An Adventure of the Mind and Spirit (Ishmael 1) - Page 37

I gazed into space for a while. “I’d have to think that a community like that would be ecologically fragile. It would be highly vulnerable. Any change at all in existing conditions, and the whole thing would collapse.”

Ishmael nodded. “Diversity is a survival factor for the community itself A community of a hundred million species can survive almost anything short of total global catastrophe. Within that hundred million will be thousands that could survive a global temperature drop of twenty degrees—which would be a lot more devastating than it sounds. Within that hundred million will be thousands that could survive a global temperature rise of twenty degrees. But a community of a hundred species or a thousand species has almost no survival value at all.”

“True. And diversity is exactly what’s under attack here. Every day dozens of species disappear as a direct result of the way the Takers compete outside the law.”

“Now that you know there’s a law involved, does it make a difference in the way you view what’s going on?”
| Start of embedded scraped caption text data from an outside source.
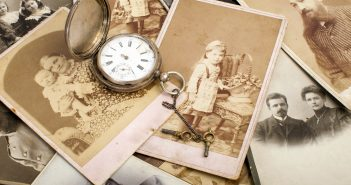 How Your Family History Factors Into A Christian Marriage
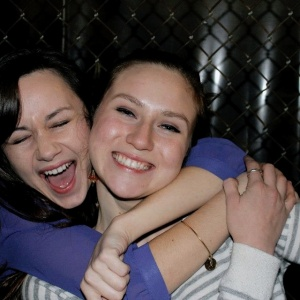 12 Reasons Your College Roommate Is The Best Friend You'll Ever Have
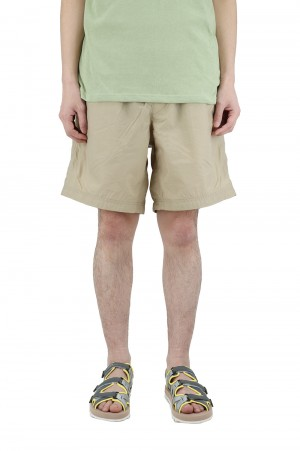 The North Face Purple Label - Men - Mountain Field Shorts - Beige (NT4100N)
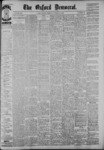 The Oxford Democrat: Vol. 53, No. 42 - October 19,1886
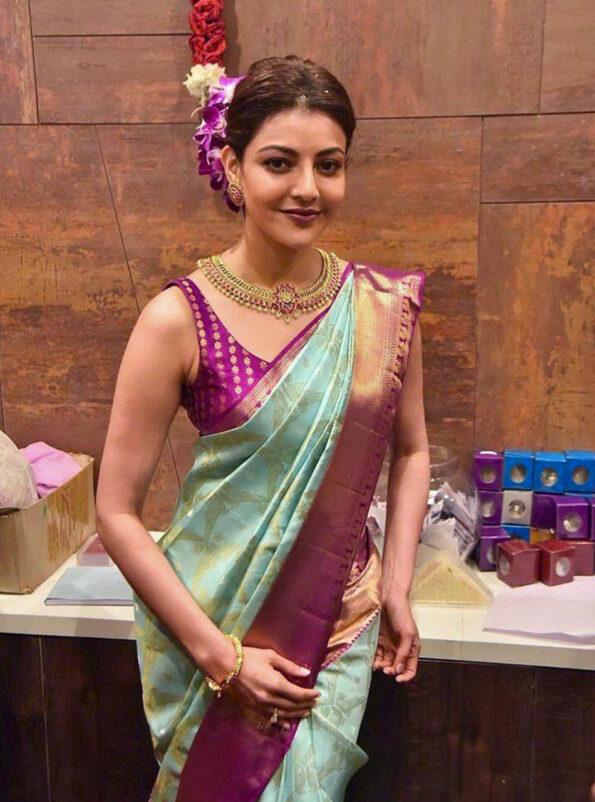 Pal Fashion Ban Saree 04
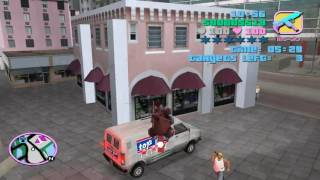 Kevin Josue | GTA Vice City   Mission 11   Demolition man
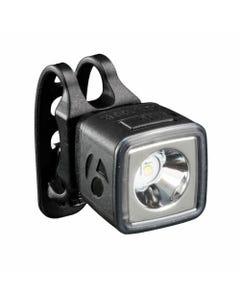 Ion 100 R   Lumière avant
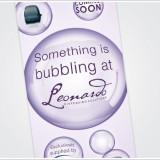 Something is bubbling at Leonardo…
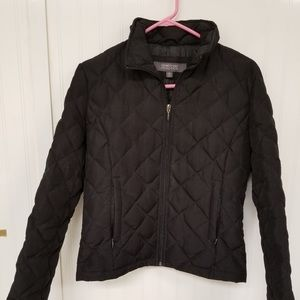 Kenneth Cole Reaction Black Puffer Coat Size S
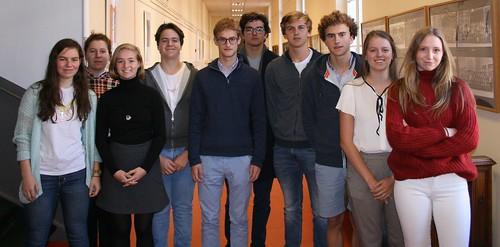 leerlingenraad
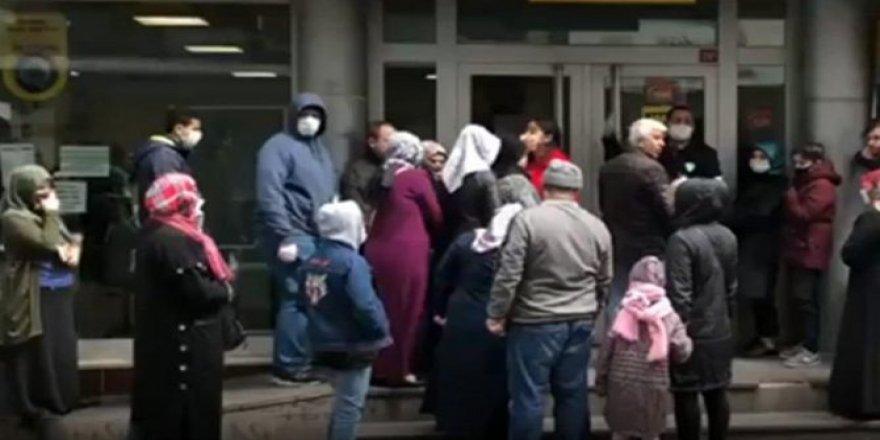 PTT Şubeleri Kapatılıyor - 1000 TL Yardımlara Evlere Teslim Edilecek!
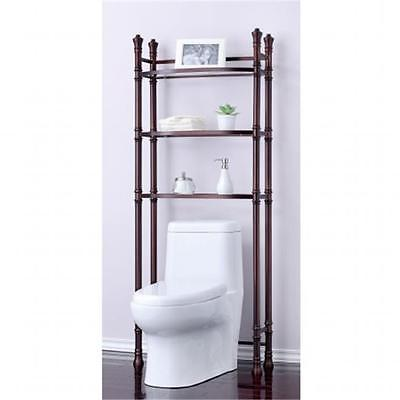 BrandNew Best Living BE100502-OB Bath Etagere Space saver Oil Rubbed Bronze Furniture GSS180193119 by GSS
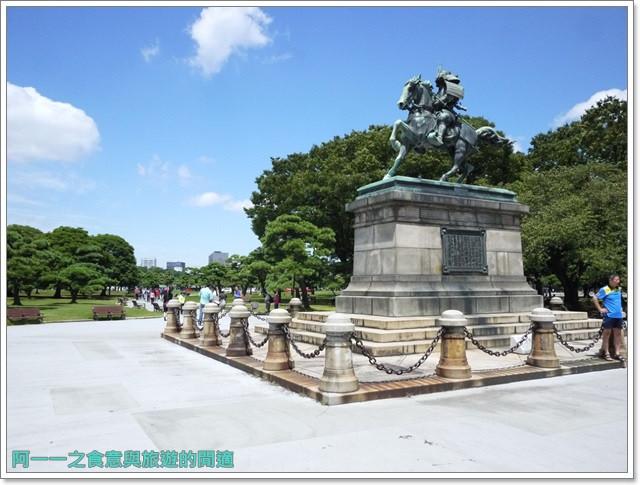 日本東京旅遊自助皇居外苑二重橋櫻田門和田倉噴水公園image045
“Yes. I no longer think of what we’re doing as a blunder. We’re not destroying the world because we’re clumsy. We’re destroying the world because we are, in a very literal and deliberate way, at war with it.”

3

“As you’ve explained, the community of life would be destroyed if all species exempted themselves from the rules of competition laid down by this law. But what would happen if only one species exempted itself?”

“You mean other than man?”

“Yes. Of course it would have to possess an almost human cunning and determination. Suppose that you’re a hyena. Why should you share the game with those lazy, domineering lions? It happens again and again: You kill a zebra, and a lion comes along, drives you off, and helps himself while you sit around waiting for the leavings. Is that fair?”

“I thought it was the other way around—the lions make the kill and the hyenas do the harassing.”

“Lions make their own kills, of course, but they’re perfectly content to appropriate someone else’s if they can.”

“Okay.”

“So you’re fed up. What are you going to do about it?”

“Exterminate the lions.”

“And what’s the effect of this?”

“Well … no more hassles.”

“What were the lions living on?”

“The gazelles. The zebras. The game.”

“Now the lions are gone. How does this affect you?”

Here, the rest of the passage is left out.